____ Treść dokumentu
Paweł Turkiewicz z końcem obecnego sezonu przestał być trenerem GTK Gliwice.
Szkoleniowiec pochodzący z Wrocławia spędził w klubie 4,5 sezonu, w trakcie których prowadził zespół w 152 oficjalnych meczach. Odniósł 65 zwycięstw.
Turkiewicz trafił do Gliwic w grudniu 2015 roku, kiedy zespół występował jeszcze w I lidze. Już w drugim roku pracy z GTK Turkiewicz zakończył sezon zasadniczy z bilansem 20 zwycięstw i 10 porażek, co pozwoliło zająć 3. miejsce po sezonie zasadniczym. W play off gliwiczanie byli już prawdziwą rewelacją i fazę ćwierćfinałową oraz półfinałową wygrali bez porażki, pokonując po kolei Jamalex Polonię 1912 Leszno i Rawlplug Sokół Łańcut. Dopiero w finale musieli uznać wyższość warszawskiej Legii, ale rewelacyjna postawa w przekroju całego sezonu pozwoliła otrzymać zaproszenie do ekstraklasy. Klubowi działacze postanowili z niego skorzystać, a doświadczenie trenera Turkiewicza z pracy w najwyższej klasie rozgrywkowej było w tym momencie nieocenione. Szkoleniowiec podpisał wówczas 3-letni kontrakt i rozpoczął misję budowy zespołu na miarę rywalizacji z najlepszymi.
________
→ Opis zadania
Według tekstu o trenerze GTK Gliwice, w ilu oficjalnych meczach Paweł Turkiewicz prowadził ten zespół?
____ Zebrany materiał
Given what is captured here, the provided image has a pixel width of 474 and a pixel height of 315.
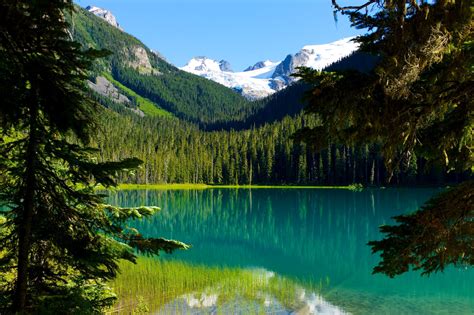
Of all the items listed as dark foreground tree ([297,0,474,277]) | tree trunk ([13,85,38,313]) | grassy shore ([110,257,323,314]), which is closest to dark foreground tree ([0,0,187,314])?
A: tree trunk ([13,85,38,313])

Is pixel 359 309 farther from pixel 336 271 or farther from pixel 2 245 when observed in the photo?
pixel 2 245

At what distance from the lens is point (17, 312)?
20.1 ft

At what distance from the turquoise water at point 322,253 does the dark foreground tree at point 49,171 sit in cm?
1519

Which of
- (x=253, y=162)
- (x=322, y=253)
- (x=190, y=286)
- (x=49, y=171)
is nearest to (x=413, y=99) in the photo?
(x=49, y=171)

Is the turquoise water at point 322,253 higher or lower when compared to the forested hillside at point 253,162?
lower

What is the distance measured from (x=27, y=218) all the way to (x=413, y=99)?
6.41 metres

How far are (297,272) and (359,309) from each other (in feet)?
24.6

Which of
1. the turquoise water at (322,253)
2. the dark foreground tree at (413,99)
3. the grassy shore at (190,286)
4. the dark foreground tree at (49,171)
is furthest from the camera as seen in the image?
the turquoise water at (322,253)

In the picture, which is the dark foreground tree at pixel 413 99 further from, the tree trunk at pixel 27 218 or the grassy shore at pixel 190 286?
the grassy shore at pixel 190 286

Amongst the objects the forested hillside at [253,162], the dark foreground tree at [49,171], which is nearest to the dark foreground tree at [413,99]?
the dark foreground tree at [49,171]

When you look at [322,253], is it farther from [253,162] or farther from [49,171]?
[253,162]

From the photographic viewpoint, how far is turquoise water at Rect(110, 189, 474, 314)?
20.2 m

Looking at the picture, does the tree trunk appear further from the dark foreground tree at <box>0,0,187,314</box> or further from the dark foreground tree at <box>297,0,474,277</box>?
the dark foreground tree at <box>297,0,474,277</box>

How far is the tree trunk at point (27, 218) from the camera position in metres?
6.44
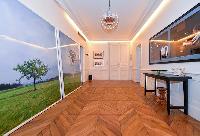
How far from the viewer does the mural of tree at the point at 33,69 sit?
3147 mm

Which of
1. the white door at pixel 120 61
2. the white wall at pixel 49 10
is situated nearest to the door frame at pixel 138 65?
the white door at pixel 120 61

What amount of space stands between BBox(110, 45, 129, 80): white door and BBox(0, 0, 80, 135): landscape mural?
9392 mm

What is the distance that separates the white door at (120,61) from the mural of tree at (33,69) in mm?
9803

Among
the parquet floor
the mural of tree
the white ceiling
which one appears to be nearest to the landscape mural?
the mural of tree

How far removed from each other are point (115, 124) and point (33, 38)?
216cm

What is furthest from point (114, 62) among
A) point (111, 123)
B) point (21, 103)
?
point (21, 103)

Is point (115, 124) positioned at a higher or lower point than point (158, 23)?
lower

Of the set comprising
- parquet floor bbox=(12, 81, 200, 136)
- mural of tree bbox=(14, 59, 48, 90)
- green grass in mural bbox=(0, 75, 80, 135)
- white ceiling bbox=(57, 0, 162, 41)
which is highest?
white ceiling bbox=(57, 0, 162, 41)

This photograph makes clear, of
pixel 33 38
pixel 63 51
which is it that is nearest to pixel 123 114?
pixel 33 38

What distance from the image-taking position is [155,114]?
3.64 m

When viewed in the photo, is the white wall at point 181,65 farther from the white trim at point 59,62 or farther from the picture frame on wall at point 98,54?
the picture frame on wall at point 98,54

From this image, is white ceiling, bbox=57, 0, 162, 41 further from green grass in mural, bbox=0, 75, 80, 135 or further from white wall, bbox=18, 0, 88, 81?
green grass in mural, bbox=0, 75, 80, 135

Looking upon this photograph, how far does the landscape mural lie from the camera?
2654 mm

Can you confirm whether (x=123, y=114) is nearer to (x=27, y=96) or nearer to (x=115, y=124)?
(x=115, y=124)
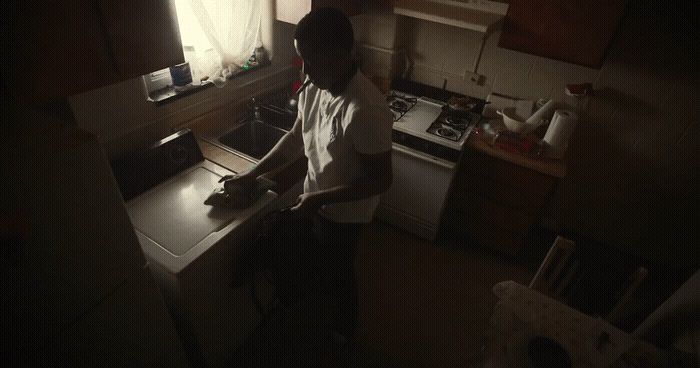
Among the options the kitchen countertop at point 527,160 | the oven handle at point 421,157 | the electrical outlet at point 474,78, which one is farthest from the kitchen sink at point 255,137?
the electrical outlet at point 474,78

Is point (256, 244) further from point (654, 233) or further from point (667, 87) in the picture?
point (654, 233)

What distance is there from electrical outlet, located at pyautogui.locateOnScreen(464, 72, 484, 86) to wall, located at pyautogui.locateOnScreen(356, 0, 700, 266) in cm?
2

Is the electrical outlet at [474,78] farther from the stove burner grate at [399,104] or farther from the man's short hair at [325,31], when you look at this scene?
the man's short hair at [325,31]

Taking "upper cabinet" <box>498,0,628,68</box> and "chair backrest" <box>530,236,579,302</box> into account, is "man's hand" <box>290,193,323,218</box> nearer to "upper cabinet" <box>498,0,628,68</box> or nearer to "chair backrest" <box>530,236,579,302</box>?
"chair backrest" <box>530,236,579,302</box>

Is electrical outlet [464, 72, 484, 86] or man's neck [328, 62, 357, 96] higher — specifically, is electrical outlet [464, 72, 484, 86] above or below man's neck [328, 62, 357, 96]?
below

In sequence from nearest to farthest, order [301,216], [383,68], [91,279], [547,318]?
[91,279] < [547,318] < [301,216] < [383,68]

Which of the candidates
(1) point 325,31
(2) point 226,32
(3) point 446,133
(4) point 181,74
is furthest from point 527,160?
(4) point 181,74

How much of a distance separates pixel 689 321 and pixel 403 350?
1.10 m

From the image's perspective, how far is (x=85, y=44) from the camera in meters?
0.87

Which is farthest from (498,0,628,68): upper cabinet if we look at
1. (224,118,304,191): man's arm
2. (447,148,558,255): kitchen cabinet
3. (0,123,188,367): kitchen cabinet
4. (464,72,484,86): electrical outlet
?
(0,123,188,367): kitchen cabinet

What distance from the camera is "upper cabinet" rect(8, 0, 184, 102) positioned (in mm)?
764

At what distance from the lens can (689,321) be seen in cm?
112

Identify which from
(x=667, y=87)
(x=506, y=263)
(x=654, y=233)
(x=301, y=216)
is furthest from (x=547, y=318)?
(x=654, y=233)

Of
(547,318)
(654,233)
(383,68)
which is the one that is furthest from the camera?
(383,68)
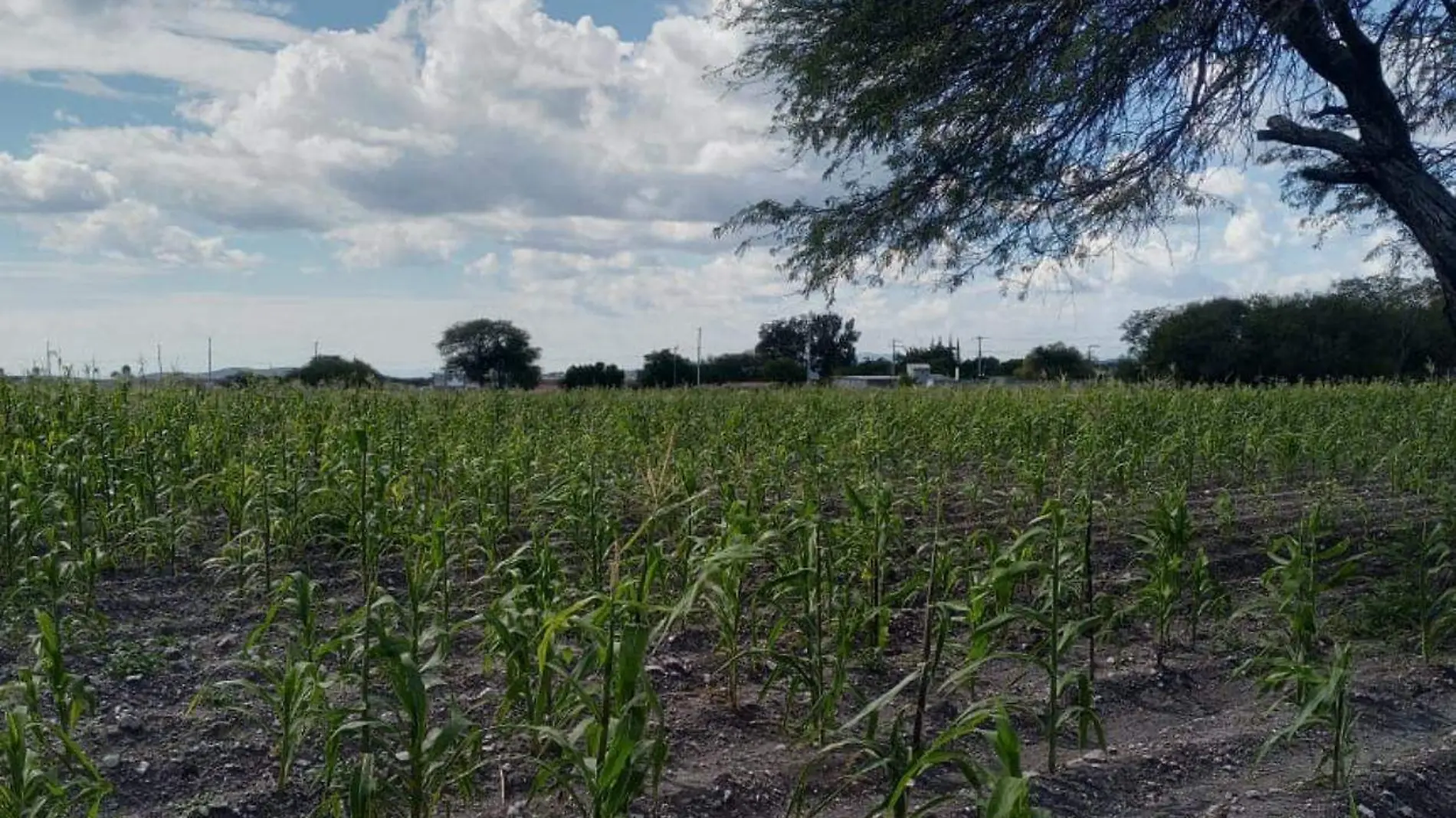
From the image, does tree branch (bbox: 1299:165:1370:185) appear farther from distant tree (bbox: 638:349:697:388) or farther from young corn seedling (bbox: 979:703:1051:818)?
distant tree (bbox: 638:349:697:388)

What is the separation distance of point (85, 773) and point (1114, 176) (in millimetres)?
6452

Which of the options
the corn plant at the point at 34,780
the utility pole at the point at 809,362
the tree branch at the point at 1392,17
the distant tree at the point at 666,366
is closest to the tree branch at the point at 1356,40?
the tree branch at the point at 1392,17

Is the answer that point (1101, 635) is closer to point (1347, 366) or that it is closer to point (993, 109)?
point (993, 109)

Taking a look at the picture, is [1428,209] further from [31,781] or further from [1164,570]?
[31,781]

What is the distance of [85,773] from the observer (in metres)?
3.25

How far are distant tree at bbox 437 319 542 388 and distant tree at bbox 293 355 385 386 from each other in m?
21.3

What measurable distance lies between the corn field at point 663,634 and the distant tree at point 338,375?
18.6 ft

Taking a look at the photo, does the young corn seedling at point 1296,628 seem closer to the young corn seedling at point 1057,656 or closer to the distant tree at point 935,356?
the young corn seedling at point 1057,656

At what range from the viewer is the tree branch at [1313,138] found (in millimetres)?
7160

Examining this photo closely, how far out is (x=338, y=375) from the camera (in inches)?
752

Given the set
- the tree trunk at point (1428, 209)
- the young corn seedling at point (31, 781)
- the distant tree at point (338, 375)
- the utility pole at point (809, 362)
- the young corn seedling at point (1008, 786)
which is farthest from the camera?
the utility pole at point (809, 362)

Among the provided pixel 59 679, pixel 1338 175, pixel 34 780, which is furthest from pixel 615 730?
pixel 1338 175

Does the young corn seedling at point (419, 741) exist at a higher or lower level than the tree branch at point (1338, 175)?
lower

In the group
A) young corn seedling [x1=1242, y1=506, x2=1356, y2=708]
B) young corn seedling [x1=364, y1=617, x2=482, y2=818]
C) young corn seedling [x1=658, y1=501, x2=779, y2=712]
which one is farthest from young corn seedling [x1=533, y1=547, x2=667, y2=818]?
young corn seedling [x1=1242, y1=506, x2=1356, y2=708]
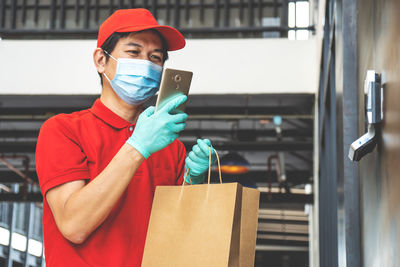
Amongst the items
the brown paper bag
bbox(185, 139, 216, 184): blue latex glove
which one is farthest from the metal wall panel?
bbox(185, 139, 216, 184): blue latex glove

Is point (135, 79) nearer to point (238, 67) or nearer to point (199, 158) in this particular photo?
point (199, 158)

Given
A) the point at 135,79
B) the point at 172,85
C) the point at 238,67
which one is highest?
the point at 238,67

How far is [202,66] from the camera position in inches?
200

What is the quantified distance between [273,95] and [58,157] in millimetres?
3729

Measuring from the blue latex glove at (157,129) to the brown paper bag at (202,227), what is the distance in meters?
0.11

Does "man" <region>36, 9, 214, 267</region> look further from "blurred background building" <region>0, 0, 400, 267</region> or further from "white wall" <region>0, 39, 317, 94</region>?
"white wall" <region>0, 39, 317, 94</region>

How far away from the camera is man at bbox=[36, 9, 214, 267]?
1476 mm

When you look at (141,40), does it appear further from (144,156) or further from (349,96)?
(349,96)

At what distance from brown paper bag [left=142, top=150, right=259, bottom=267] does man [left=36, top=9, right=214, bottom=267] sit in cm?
12

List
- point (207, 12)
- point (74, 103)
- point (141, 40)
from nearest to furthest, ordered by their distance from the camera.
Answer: point (141, 40)
point (74, 103)
point (207, 12)

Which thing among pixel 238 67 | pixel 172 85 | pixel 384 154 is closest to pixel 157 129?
pixel 172 85

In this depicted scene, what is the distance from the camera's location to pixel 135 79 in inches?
69.6

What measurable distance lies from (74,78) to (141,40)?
3.54 m

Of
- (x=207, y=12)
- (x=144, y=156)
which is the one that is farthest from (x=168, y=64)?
(x=144, y=156)
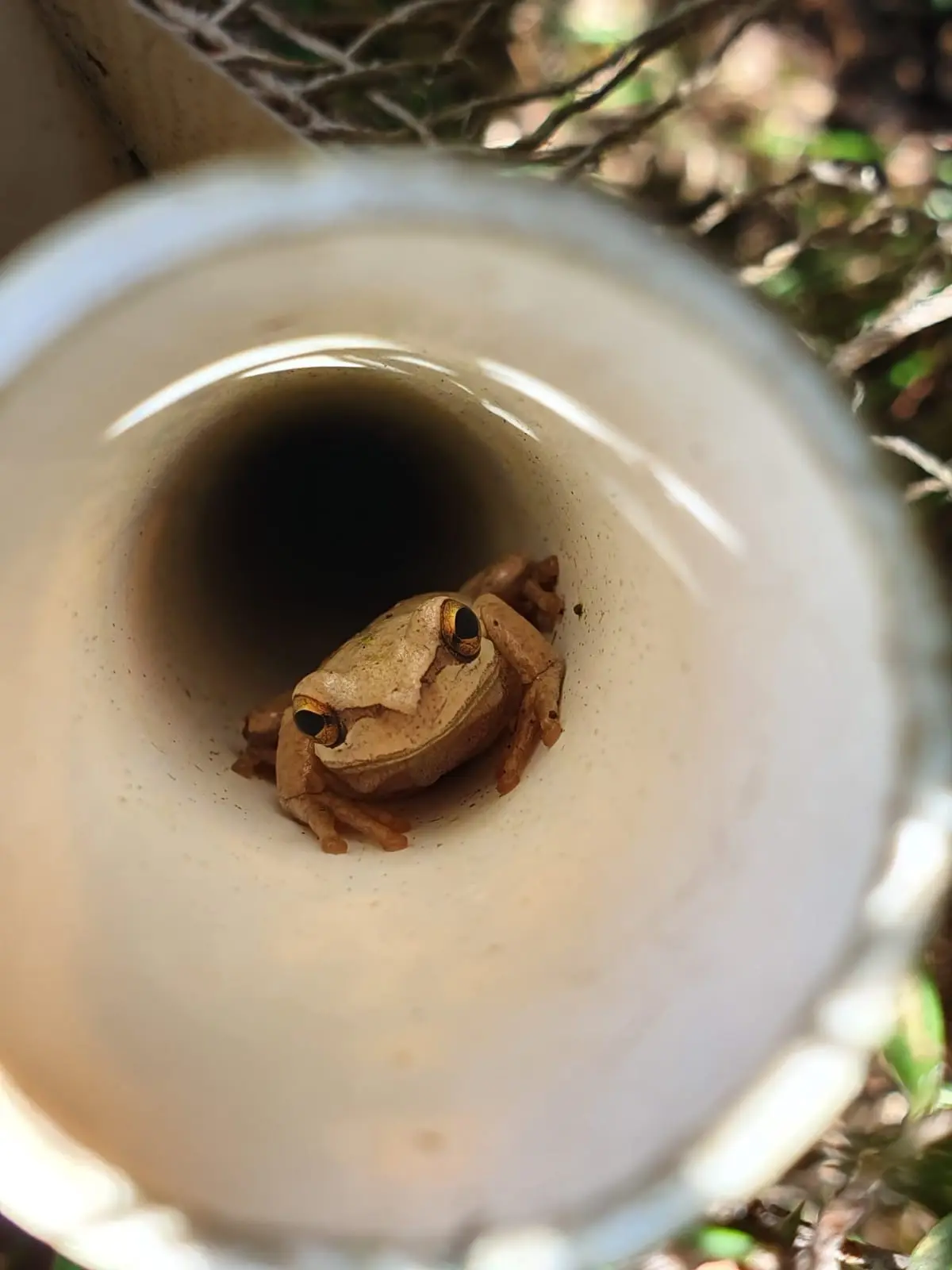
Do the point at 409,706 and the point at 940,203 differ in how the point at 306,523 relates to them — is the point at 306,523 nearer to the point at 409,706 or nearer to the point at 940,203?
the point at 409,706

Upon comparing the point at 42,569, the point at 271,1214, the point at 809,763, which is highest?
the point at 809,763

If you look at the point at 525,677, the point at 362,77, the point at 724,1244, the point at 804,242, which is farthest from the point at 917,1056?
the point at 362,77

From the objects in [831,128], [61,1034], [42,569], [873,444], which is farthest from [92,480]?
[831,128]

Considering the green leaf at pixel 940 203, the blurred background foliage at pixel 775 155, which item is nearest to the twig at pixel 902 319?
the blurred background foliage at pixel 775 155

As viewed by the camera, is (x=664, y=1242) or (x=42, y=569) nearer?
(x=664, y=1242)

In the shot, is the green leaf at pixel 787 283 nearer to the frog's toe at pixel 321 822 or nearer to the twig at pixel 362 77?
the twig at pixel 362 77

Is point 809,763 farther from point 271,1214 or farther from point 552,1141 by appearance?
point 271,1214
________
→ Odpowiedź końcowa
W 152 oficjalnych meczach.